The coronavirus is having a profound impact on our economies. Faced with economic downturns, governments have traditionally attempted to spur employment and restore economic health by propping up aggregate demand. Scholars differ on the track record of these interventions, yet all agree that governments, by stimulating demand, aim to provoke productive activity. Today, though, rather than trying to stimulate activity in the wake of the pandemic, governments are aiming to stop it. And at this task, everyone must agree, governments are performing splendidly.
Once the coronavirus is under control, restarting the economy faces many obstacles—especially social distancing. If we continue to remain at arms’ length from one another, we will hamper our natural “propensity to truck, barter, and exchange,” identified by Adam Smith as a key source of economic growth.

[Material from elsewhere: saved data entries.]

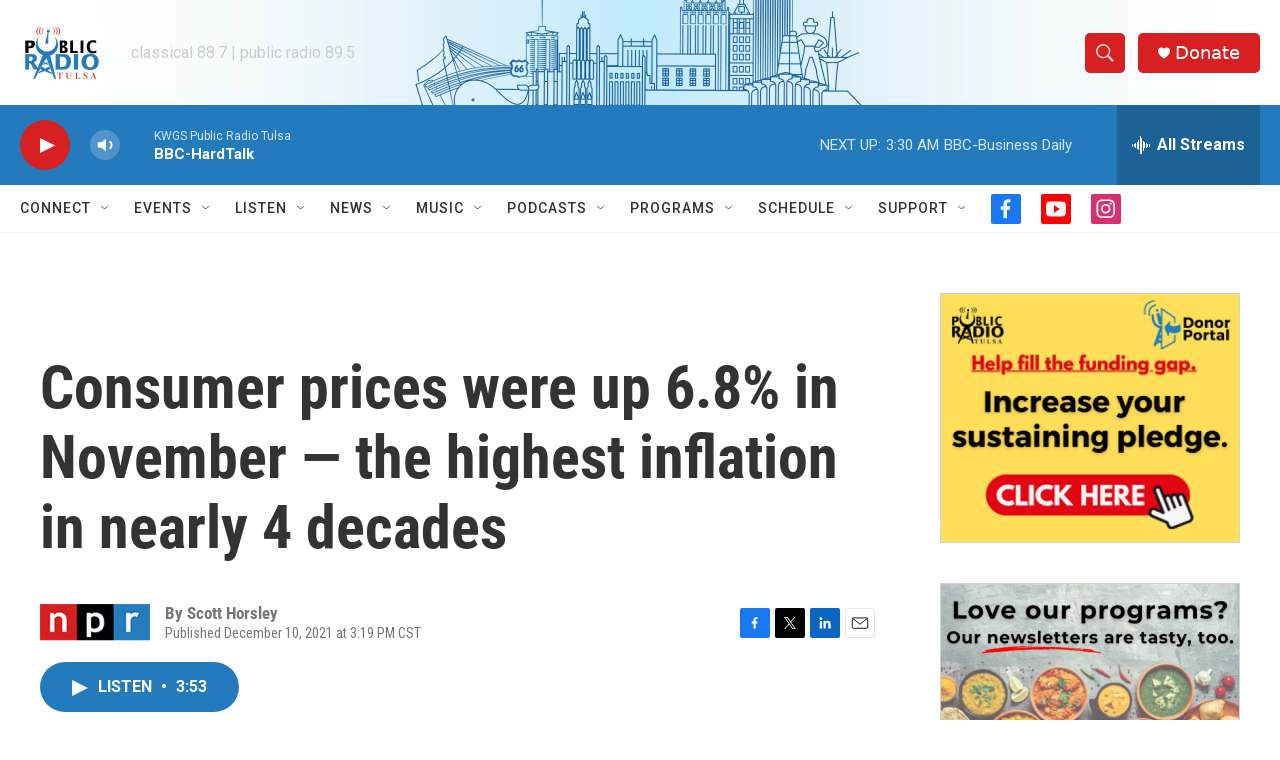

--- FILE ---
content_type: text/html; charset=utf-8
request_url: https://www.google.com/recaptcha/api2/aframe
body_size: 266
content:
<!DOCTYPE HTML><html><head><meta http-equiv="content-type" content="text/html; charset=UTF-8"></head><body><script nonce="xsiSgZjNjs7OLdl_WmewrQ">/** Anti-fraud and anti-abuse applications only. See google.com/recaptcha */ try{var clients={'sodar':'https://pagead2.googlesyndication.com/pagead/sodar?'};window.addEventListener("message",function(a){try{if(a.source===window.parent){var b=JSON.parse(a.data);var c=clients[b['id']];if(c){var d=document.createElement('img');d.src=c+b['params']+'&rc='+(localStorage.getItem("rc::a")?sessionStorage.getItem("rc::b"):"");window.document.body.appendChild(d);sessionStorage.setItem("rc::e",parseInt(sessionStorage.getItem("rc::e")||0)+1);localStorage.setItem("rc::h",'1768987003375');}}}catch(b){}});window.parent.postMessage("_grecaptcha_ready", "*");}catch(b){}</script></body></html>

An even bigger impediment to renewed economic vigor, however, is the theory and practice of mainstream macroeconomics. The brainchild of John Maynard Keynes, modern macroeconomics focuses exclusively on aggregates, especially aggregate demand, and GDP. The economy is modeled on what economist Arnold Kling calls “a GDP factory,” or perhaps a machine. This machine produces stuff (GDP) and does so at peak efficiency when properly fueled. The fuel is aggregate demand—total spending—and it’s the job of government to ensure that the supply of fuel into this machine remains adequate.